Letters to the EditorOpinions

Letter to the Editor: One drop cap at a time

Daily 49er designers defend their use of drop-caps and style of newspaper layout.

Design is important.

I would know as I spend hours a week looking at, critiquing and creating design.

In design class, we learn that typography is a key element in helping create the identity of any magazine or newspaper. In newspapers, however, it is often left unchecked.

Picking up a copy of the Daily 49er is a struggle because of the design errors and lack of cohesive layout identity. This is why the Daily 49er’s design needs a makeover.

Throughout the newspapers I’ve collected, there are several examples of typographic mistakes, drop caps collide into the body copy often, orphans and widows, lone words or phrases are found at the beginning and end of text columns or pages, litter the Daily 49er.

Although some may see these critiques as nitpicky, having widows and orphans shows a lack of attention to detail and an overall carelessness when it comes to the visual communication of the Daily 49er. As a design student I’ve learned that graphic designers are taught that the body copy should match the work and that the phrasing of the piece can cause the readability of an article to decrease and the overall phrasing or meaning to change.

Other problems like rivers, which are large gaps in between words; registration errors, which means that pages are not lining up; and excessive hyphenation really give the Daily 49er a haphazard look. It would be acceptable if these design elements were tricky to fix, but they are some of the easiest mistakes to edit.

Moving body copy up on the page or expanding the margins can usually fix these problems quickly. Adobe InDesign even has settings that eliminate hyphenation and standardize layouts across multiple pages. The Daily 49er’s design problems are sloppy at the very least.

There should be more focus on the design of the paper, as it is the first thing people notice prior to reading. Words and phrases should be ordered in a way that complement the writing while also making it easy to read.

Visually communicating importance through text size and creating a clean look through alignment can amplify the aesthetic of a newspaper and its credibility. In some cases, sporadic storytelling in newspapers can be unified through a common design thread or element.

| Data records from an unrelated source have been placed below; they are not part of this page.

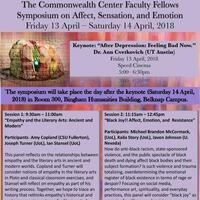 Commonwealth Center Faculty Fellows Symposium: Affect, Emotion, and Sensation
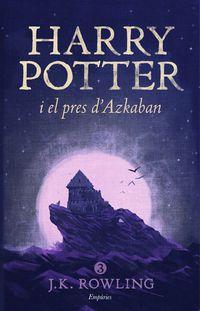 harry potter i el pres d'azkaban - J. K. Rowling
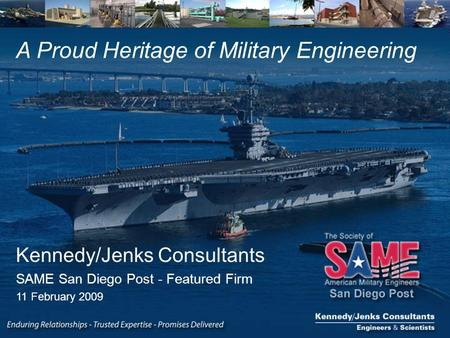 A Proud Heritage of Military Engineering Kennedy/Jenks Consultants SAME San Diego Post - Featured Firm 11 February 2009.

Without these fixes, the paper goes from professional to amateur in seconds.

Typography also creates a unified aesthetic. In the Daily 49er, for example, there is no identity. Different fonts are used interchangeably, layouts are not standardized and arrangements are splattered across the page without any care for alignment.

The Daily 49er is not the only publication that struggles with these issues. Other big name editorials, such as the New York Times, have similar problems when it comes to its column layout and should look to magazines for inspiration.

Magazines are often designed in a set style and have a cohesive look and treatment of body copy, headlines and advertisements. Dig Mag, for example, has done a fabulous job of paying close attention to how columns line up and how the layout of text reacts to the placement of photos and advertisements. They’ve designed their magazine with a common aesthetic and layout in mind.

Something that stands out to me when I read Dig Mag is that there are little to no widows, orphans or hyphens. This is probably because they have treated their body copy using flush left alignment rather than justified like the Daily 49er. Each page has the same layout when it comes to the running feet, or page number and header. Dig Mag is not perfect, but it really implements the correct design elements found in Vogue, Harper’s Bazaar and Elle magazine.

Newspapers like the Daily 49er can still improve its design by taking a look at magazine design structures. Creating a master layout in Adobe InDesign, setting a common typeface list and paying attention to detail can really elevate newspapers to the status of magazines and promote readability instead of quick production.

These critiques may seem harsh, but they are out of appreciation for typography, the style and appearance of printed media and newspapers all around. Hopefully the Daily 49er’s design team takes a look at industry design standards, or I might just have to pick up a copy of Dig Mag instead.